--- Selection ---
================
This post is a summary of the latest events for the Signata project.
All supported networks have had new Signata Identity contracts deployed to them. This new version of the contracts remains fundamentally the same, however msg.sender validation has been removed in favor of signature-based validation of identity keys. This ensures any address can fund the network fees for identity modification, rather than it being enforced that the delegate address must call the blockchain in most instances.
Refer to the product documentation for updated contract addresses for all networks:
NFT Rights Management Contracts
All supported networks have had new Signata Rights contracts deployed to them. These have all been replaced after an issue was discovered with the incorrect enforcement of identity validation of smart contracts minting rights for other addresses. No other changes have been made to the contract functionality.
KYC NFT Rights Claiming
A sample KYC NFT purchasing contract has been provided for development reference. In addition to this, Blockpass KYC has been integrated as a service for Signata users to perform KYC with and purchase an NFT proof to use on-chain.
These KYC NFTs can be purchased on all supported networks, and it is intended that the price of each NFT will be kept around USD$3 not including network gas fees. Whilst Congruent Labs can perform KYC proofs, it cannot issue them for countries sanctioned by Australia. If you wish to offer KYC NFTs for sanctioned countries then deploying your own rights claiming contract is entirely feasible using the same integration pattern.
For dApp developers, validating a connected wallet holds a KYC NFT is as simple as querying holdsTokenOfSchema for any address and the schema that issued it.
Polygon Contract Deployment
Polygon (Matic) has been officially included in the Signata supported networks. Identity management contracts have been deployed to the network. A corresponding Signata token is not deployed to the network yet, as that will require a DAO vote to make any changes to token supply.
================
--- Entries provided ---
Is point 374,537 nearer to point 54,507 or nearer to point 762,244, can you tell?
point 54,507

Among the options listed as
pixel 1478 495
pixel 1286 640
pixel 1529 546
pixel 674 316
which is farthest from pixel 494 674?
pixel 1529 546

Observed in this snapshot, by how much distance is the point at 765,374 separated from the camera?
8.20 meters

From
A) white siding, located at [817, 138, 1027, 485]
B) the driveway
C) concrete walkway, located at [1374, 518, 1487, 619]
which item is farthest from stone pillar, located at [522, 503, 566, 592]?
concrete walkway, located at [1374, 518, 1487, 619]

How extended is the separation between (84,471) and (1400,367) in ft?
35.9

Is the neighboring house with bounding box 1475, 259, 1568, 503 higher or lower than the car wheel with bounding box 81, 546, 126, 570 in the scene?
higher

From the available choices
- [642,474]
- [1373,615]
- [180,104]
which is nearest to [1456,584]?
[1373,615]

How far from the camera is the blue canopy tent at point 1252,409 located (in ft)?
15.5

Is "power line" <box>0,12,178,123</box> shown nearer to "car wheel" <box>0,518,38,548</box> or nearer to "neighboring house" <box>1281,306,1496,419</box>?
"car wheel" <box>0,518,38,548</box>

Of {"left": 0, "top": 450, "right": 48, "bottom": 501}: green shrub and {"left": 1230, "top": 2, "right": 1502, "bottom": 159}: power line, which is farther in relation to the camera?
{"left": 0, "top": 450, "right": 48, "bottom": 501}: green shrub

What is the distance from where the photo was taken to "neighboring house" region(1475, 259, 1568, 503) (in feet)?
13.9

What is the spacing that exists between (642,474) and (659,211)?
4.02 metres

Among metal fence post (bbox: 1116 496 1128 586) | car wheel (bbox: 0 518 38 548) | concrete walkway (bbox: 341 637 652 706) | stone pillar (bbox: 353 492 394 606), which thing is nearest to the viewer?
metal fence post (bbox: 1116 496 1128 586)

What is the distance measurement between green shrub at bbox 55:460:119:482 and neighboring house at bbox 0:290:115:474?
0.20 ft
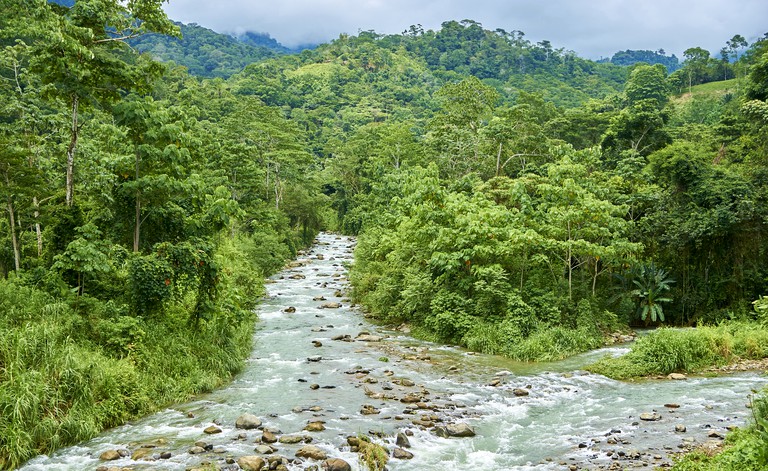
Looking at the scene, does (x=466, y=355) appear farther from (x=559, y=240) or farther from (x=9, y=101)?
(x=9, y=101)

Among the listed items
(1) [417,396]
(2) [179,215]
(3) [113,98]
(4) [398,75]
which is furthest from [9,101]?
(4) [398,75]

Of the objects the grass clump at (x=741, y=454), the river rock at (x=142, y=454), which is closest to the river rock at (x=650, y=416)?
the grass clump at (x=741, y=454)

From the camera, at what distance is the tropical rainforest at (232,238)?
41.6 ft

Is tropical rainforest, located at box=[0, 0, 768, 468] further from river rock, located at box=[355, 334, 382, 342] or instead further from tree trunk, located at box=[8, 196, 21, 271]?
river rock, located at box=[355, 334, 382, 342]

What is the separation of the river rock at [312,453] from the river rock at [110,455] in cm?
337

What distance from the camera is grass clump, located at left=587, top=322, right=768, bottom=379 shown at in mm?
16156

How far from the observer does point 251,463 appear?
975cm

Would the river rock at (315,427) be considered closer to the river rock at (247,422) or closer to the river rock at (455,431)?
the river rock at (247,422)

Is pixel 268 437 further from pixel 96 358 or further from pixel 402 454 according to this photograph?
pixel 96 358

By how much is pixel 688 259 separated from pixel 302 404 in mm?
18813

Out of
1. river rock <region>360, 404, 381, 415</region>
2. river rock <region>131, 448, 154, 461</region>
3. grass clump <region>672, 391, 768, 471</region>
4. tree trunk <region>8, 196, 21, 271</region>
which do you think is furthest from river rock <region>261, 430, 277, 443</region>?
tree trunk <region>8, 196, 21, 271</region>

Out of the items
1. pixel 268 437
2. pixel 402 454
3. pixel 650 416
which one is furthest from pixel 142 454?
pixel 650 416

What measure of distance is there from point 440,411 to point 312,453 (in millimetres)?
3934

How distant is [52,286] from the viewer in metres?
13.3
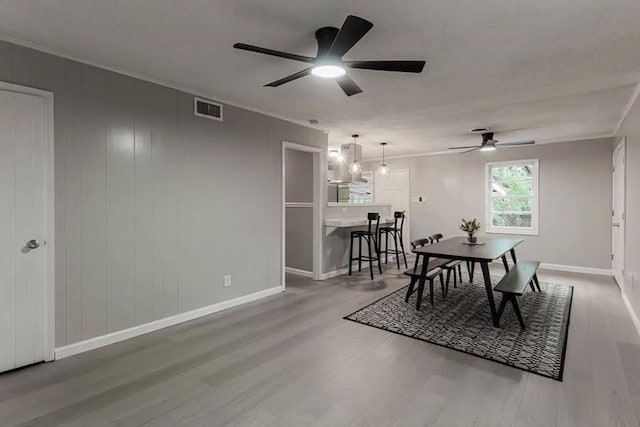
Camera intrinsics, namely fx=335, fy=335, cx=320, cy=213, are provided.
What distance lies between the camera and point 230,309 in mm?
3930

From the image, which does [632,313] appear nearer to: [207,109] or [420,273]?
[420,273]

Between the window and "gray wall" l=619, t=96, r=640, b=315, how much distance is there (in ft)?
7.82

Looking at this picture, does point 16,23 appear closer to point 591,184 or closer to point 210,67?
point 210,67

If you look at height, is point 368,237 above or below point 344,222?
below

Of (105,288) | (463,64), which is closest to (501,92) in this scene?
(463,64)

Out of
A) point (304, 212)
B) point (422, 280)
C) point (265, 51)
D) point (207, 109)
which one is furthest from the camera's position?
point (304, 212)

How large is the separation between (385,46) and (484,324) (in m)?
2.82

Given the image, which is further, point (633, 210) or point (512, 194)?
point (512, 194)

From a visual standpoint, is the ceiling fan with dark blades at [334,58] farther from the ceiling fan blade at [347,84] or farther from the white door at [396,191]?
the white door at [396,191]

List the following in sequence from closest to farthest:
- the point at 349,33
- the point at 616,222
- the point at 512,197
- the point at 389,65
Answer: the point at 349,33 → the point at 389,65 → the point at 616,222 → the point at 512,197

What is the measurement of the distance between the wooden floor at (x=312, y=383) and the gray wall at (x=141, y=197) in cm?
43

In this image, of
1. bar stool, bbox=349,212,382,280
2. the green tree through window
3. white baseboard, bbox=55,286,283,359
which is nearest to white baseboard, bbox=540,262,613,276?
the green tree through window

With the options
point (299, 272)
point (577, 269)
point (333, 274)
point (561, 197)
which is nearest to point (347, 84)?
point (333, 274)

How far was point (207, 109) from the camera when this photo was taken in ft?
12.1
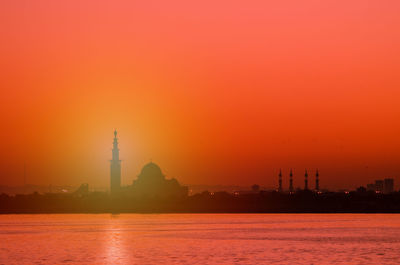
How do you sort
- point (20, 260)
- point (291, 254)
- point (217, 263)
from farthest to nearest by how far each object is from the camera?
point (291, 254)
point (20, 260)
point (217, 263)

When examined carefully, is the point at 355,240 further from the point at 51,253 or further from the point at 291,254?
the point at 51,253

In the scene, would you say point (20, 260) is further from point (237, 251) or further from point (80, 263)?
point (237, 251)

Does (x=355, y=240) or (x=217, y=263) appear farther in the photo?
(x=355, y=240)

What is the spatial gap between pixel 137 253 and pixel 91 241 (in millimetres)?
20985

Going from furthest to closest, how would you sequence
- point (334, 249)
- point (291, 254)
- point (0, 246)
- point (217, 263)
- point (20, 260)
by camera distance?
point (0, 246), point (334, 249), point (291, 254), point (20, 260), point (217, 263)

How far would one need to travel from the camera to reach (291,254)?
76.3m

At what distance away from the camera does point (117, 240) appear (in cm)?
10112

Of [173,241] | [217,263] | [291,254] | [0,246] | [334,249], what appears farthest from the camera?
[173,241]

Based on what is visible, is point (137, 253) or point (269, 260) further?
point (137, 253)

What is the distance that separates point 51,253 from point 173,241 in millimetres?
22735

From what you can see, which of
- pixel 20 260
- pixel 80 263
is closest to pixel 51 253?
pixel 20 260

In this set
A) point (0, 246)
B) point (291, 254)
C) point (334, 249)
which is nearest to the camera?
point (291, 254)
================
--- To do ---
• a. Revise the passage of the Signata update that opens with the words "Refer to the" and closes with "the contract functionality.", replacing "Signata Rights" with "Signata Access".
• b. According to the Signata update, what price is intended for each KYC NFT?
The rows come from a separate source unrelated to the Signata update.

--- Response list ---
• a.
Refer to the product documentation for updated contract addresses for all networks:
NFT Rights Management Contracts
All supported networks have had new Signata Access contracts deployed to them. These have all been replaced after an issue was discovered with the incorrect enforcement of identity validation of smart contracts minting rights for other addresses. No other changes have been made to the contract functionality.

• b. Around USD$3, not including network gas fees.